When we read the part about collectivization of agriculture, people wanted to talk more about what was the struggle over this: who were the kulaks and where did the opposition to collectivization come from. I explained, drawing from the article, that the kulaks were the rich peasants, who owned land and were more privileged. Collectivization meant taking away some of that land and privilege so that more land was in the hands of the people collectively to be worked on to meet the needs of the society collectively (so that there would NOT be people starving!). The kulaks didn't want their land taken away and thus opposed and resisted collectivization. The woman who had traveled to Germany said, "I could see why they would feel that way," even though she didn't think it was good they were opposing collectivization. She went on to say that she thinks it might be a characteristic of human nature to feel that way. I said it's not true that it's part of human nature for people to want more than others around them. She said she didn't think it was "wanting more than others," but resenting other people getting something they didn't work for, when you did work for it, that is human nature. And she was raising all this from the standpoint of trying to imagine a future world where these kinds of relations are no longer in place, and having a hard time doing so.

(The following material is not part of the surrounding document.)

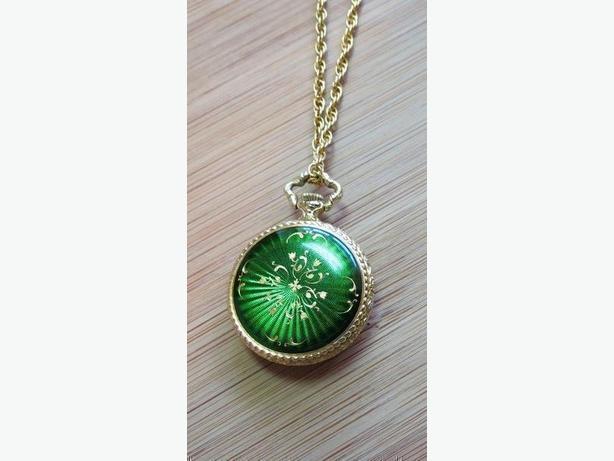 Emerald green 70s Caravelle Swiss-made pendant watch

The young woman who had asked about people starving said that these ideas come from how we have been trained in this society, how we are taught to think about things. I agreed and went on to talk about how this kind of thinking is also generated from the way capitalist society works. I gave a hypothetical example of two business owners who want to fairly treat their workers and agree with each other to do that, not to try to get extra profit for themselves. But then, there's somebody else somewhere else in the world, (because it is a global system of capitalism) or even some other part of the country, that starts producing the same thing and paying the workers less so they can make the product cheaper. When that product starts taking over the market, the two business owners then are forced to cheapen their product or else they will eventually go out of business. This drive to compete comes out of how capitalism works, and colors everything in this society, is promoted in the culture and in society in general, and becomes the way people interact in all relations, even the most intimate, for example looking at other people for what you can get out of using them, or women competing and fighting each other over a man.

The woman who said she thought it might be human nature said she could see this about capitalism, but has such a hard time envisioning anything else because she's lived in this capitalist system so long. This brought us back to the interview, about the way people's thinking needs to change to build a new society. We looked at how the other problem with collectivization in the Soviet Union was that the work hadn't been done ideologically, to transform people's thinking, and this was brought home by the quote from Mao: "What good is state ownership of factories, warehouses, if cooperative values are not being forged?" When the woman who had been asking about all this brought up how people don't think this way, a young guy in the discussion answered that we have to struggle with them, to transform their thinking.

The discussion of the special issue wrapped up on that point, with people being appreciative of talking about this together and being able to learn from each other, and then had some discussion about the BA Everywhere campaign, planning fundraising activities and future discussions.